Written instruction:
Pull out each line below that contains the word "nearest" and copy it word for word.

--*--

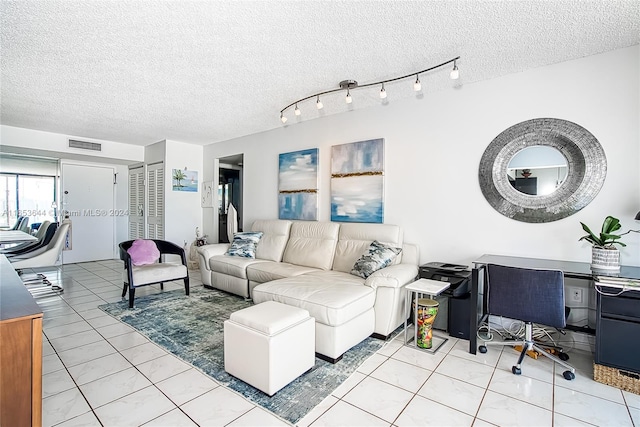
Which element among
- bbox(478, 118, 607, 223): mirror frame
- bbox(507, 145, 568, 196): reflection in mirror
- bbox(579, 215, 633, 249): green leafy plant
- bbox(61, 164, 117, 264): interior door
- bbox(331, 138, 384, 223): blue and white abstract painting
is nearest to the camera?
bbox(579, 215, 633, 249): green leafy plant

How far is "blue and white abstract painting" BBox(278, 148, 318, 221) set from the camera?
14.2 feet

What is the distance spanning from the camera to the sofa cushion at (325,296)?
2367mm

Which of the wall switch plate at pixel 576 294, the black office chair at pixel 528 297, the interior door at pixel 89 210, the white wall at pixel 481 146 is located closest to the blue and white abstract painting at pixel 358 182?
the white wall at pixel 481 146

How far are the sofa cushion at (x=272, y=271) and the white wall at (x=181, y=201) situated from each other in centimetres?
277

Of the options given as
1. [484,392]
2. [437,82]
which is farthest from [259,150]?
[484,392]

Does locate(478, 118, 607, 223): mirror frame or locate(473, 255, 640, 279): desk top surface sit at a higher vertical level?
locate(478, 118, 607, 223): mirror frame

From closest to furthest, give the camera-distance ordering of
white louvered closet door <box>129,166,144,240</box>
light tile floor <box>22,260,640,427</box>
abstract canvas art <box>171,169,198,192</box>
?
light tile floor <box>22,260,640,427</box>, abstract canvas art <box>171,169,198,192</box>, white louvered closet door <box>129,166,144,240</box>

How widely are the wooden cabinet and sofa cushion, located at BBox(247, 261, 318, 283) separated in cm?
221

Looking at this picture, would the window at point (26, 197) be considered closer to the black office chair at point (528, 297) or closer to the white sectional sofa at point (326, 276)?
the white sectional sofa at point (326, 276)

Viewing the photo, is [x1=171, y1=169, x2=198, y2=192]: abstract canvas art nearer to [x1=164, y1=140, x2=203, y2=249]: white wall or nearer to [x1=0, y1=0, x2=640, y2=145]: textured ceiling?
[x1=164, y1=140, x2=203, y2=249]: white wall

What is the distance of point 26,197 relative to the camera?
662 cm

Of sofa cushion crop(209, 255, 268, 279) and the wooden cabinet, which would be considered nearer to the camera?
the wooden cabinet

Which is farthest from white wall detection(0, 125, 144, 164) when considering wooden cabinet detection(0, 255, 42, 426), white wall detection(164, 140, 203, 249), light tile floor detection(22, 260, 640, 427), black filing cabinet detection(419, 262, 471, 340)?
black filing cabinet detection(419, 262, 471, 340)

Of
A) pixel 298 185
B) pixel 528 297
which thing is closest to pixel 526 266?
pixel 528 297
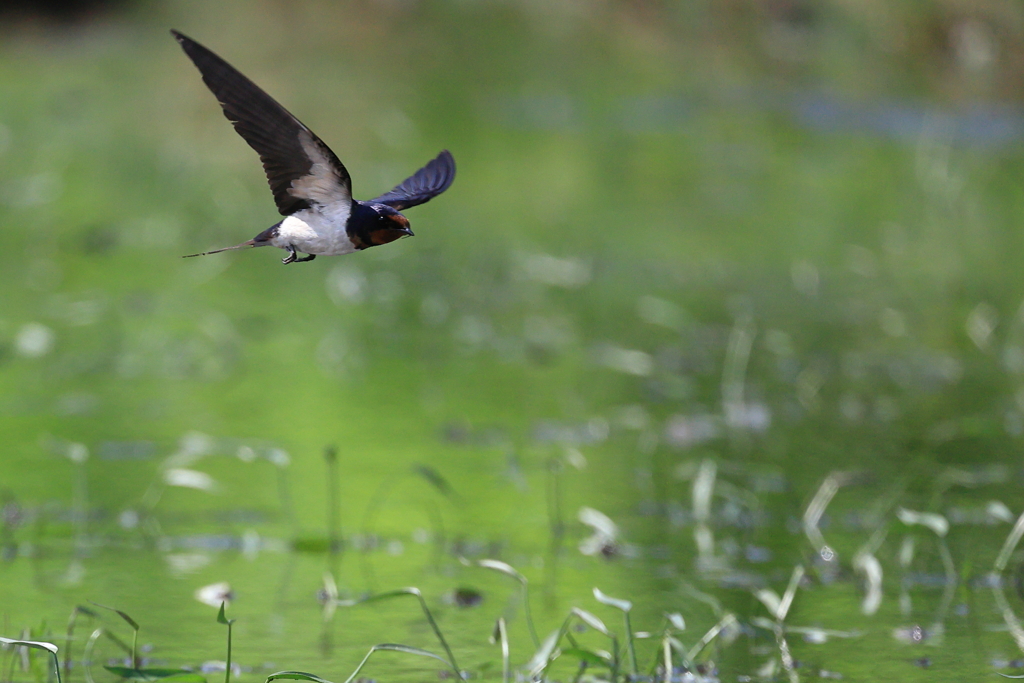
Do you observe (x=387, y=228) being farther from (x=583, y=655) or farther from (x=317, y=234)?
(x=583, y=655)

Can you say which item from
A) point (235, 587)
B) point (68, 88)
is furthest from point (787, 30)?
point (235, 587)

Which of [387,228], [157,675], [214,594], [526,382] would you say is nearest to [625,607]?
[157,675]

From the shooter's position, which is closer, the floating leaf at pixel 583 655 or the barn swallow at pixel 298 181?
the barn swallow at pixel 298 181

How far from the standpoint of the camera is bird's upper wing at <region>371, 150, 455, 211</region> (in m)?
2.81

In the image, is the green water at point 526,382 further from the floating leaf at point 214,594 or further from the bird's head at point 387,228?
the bird's head at point 387,228

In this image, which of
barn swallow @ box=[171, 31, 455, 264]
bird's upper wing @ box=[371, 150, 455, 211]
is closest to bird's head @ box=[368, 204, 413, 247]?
barn swallow @ box=[171, 31, 455, 264]

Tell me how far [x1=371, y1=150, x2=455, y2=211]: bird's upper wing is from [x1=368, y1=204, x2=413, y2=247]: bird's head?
11.6 inches

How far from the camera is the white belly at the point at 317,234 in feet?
7.81

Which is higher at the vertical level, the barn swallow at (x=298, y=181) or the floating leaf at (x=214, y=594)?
the barn swallow at (x=298, y=181)

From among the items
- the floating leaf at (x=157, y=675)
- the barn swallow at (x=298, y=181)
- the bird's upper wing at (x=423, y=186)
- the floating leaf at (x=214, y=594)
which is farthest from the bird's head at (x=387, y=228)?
the floating leaf at (x=214, y=594)

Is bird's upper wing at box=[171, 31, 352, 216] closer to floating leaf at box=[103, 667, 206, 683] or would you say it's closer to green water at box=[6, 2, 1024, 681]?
floating leaf at box=[103, 667, 206, 683]

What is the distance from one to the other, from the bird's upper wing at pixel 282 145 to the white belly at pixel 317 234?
4cm

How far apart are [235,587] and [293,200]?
175 cm

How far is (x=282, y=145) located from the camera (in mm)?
2471
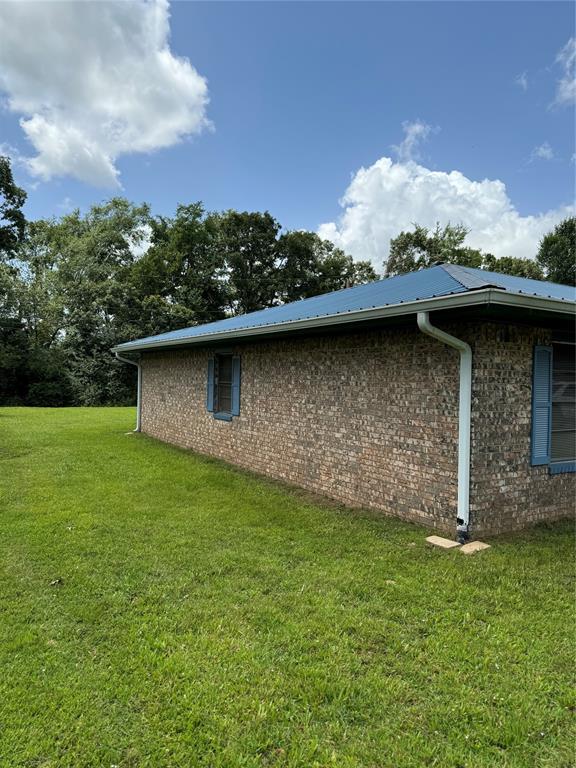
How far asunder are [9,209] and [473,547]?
23195 mm

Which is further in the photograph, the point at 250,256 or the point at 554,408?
the point at 250,256

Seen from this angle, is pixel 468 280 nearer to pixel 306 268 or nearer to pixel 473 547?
pixel 473 547

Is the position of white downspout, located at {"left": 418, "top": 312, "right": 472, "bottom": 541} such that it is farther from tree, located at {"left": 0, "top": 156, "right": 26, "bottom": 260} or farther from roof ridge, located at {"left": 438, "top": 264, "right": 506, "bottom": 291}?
tree, located at {"left": 0, "top": 156, "right": 26, "bottom": 260}

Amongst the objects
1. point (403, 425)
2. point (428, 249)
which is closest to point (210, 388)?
point (403, 425)

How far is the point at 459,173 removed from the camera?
94.1ft

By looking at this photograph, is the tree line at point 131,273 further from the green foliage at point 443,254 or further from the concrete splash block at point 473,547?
the concrete splash block at point 473,547

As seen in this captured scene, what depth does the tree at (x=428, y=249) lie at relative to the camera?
97.2ft

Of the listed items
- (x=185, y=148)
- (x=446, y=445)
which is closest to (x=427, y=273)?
(x=446, y=445)

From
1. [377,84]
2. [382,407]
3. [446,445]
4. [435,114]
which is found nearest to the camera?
[446,445]

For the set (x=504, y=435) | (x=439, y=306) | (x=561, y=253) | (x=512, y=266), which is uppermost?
(x=561, y=253)

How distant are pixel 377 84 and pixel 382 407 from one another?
13.2m

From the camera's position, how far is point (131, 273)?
27.6 m

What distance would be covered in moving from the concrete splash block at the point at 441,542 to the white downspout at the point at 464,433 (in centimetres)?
10

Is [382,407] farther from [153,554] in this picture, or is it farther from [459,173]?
[459,173]
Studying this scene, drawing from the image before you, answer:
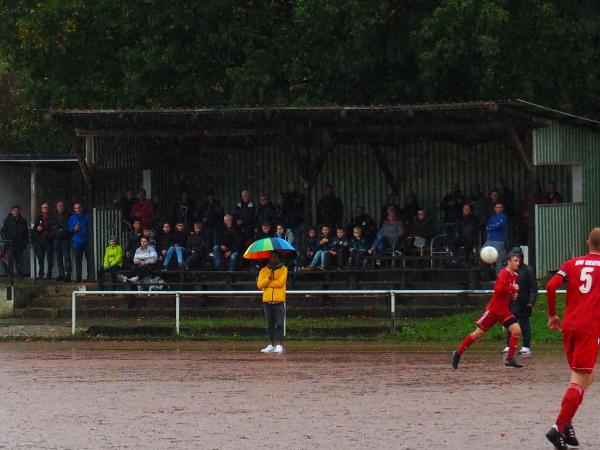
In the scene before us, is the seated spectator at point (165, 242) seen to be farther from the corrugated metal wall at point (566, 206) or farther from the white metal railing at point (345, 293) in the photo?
the corrugated metal wall at point (566, 206)

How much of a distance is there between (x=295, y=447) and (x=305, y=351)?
945 cm

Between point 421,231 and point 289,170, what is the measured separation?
5250 millimetres

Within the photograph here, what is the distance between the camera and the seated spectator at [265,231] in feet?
84.0

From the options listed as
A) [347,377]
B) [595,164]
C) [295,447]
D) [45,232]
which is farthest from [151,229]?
[295,447]

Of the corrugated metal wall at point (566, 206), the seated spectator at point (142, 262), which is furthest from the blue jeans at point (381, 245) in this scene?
the seated spectator at point (142, 262)

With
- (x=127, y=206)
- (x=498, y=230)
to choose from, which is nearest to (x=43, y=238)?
(x=127, y=206)

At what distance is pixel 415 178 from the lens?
29891mm

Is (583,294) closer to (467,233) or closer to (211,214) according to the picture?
(467,233)

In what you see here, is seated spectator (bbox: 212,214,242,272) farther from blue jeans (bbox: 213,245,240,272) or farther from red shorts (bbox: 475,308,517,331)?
red shorts (bbox: 475,308,517,331)

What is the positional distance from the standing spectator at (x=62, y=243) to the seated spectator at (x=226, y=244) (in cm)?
363

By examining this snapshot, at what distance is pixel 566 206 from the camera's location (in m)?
26.7

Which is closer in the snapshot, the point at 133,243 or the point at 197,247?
the point at 197,247

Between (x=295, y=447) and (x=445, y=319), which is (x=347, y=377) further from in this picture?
(x=445, y=319)

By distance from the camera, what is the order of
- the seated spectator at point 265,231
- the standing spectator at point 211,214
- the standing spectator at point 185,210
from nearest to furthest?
the seated spectator at point 265,231 → the standing spectator at point 211,214 → the standing spectator at point 185,210
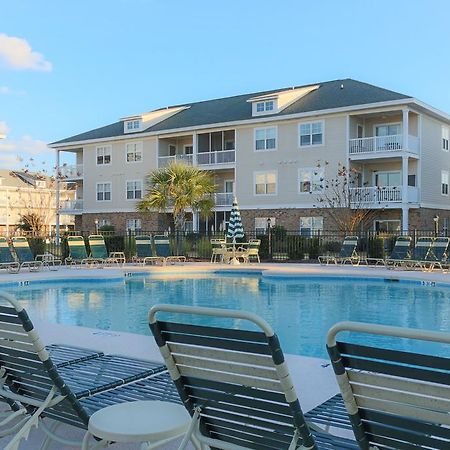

--*--

Completed task:
is nearest to the camera?
Which of [387,228], [157,675], [214,594], [526,382] would you say is nearest to [625,607]?
which is found nearest to the camera?
to choose from, which is nearest to (x=43, y=238)?
from nearest to furthest?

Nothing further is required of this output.